= THE PROBLEM =
Turn every row below into a numbered list, skipping blank lines and omitting the pictures.

- - - -

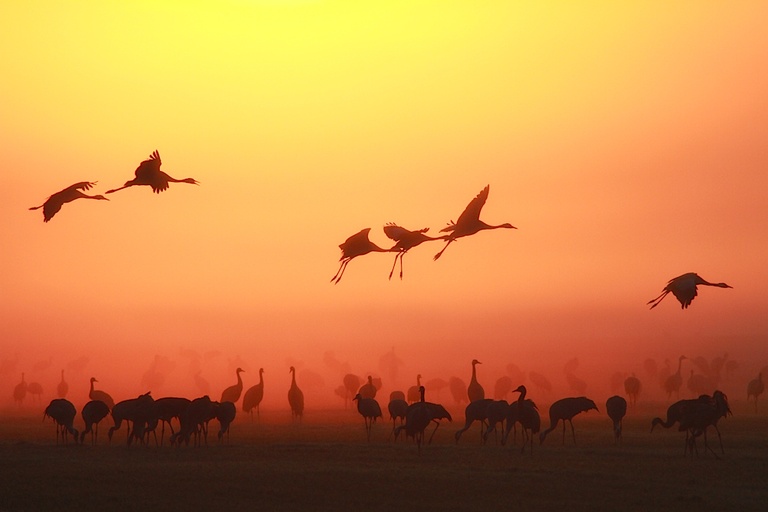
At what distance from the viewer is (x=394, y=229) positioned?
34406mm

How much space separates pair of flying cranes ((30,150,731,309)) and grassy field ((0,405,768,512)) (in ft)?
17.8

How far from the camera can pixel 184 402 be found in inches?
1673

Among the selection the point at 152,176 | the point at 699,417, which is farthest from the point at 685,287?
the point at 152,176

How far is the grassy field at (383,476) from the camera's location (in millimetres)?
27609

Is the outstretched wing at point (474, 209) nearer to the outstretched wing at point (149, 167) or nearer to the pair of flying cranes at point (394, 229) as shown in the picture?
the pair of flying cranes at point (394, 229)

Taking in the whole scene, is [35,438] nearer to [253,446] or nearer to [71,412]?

- - - -

= ANSWER TO THIS EXERCISE =
1. At what distance from the viewer is (x=394, y=229) positioned?
2. 34406mm
3. How much space separates pair of flying cranes ((30,150,731,309)) and grassy field ((0,405,768,512)) (in ft)?
4. 17.8
5. How far from the camera can pixel 184 402 be found in inches?
6. 1673
7. Among the selection the point at 152,176 | the point at 699,417, which is farthest from the point at 685,287?
8. the point at 152,176
9. How far is the grassy field at (383,476) from the camera's location (in millimetres)?
10. 27609
11. Is the outstretched wing at point (474, 209) nearer to the outstretched wing at point (149, 167) or nearer to the pair of flying cranes at point (394, 229) as shown in the picture?
12. the pair of flying cranes at point (394, 229)
13. Taking in the whole scene, is [35,438] nearer to [253,446] or nearer to [71,412]?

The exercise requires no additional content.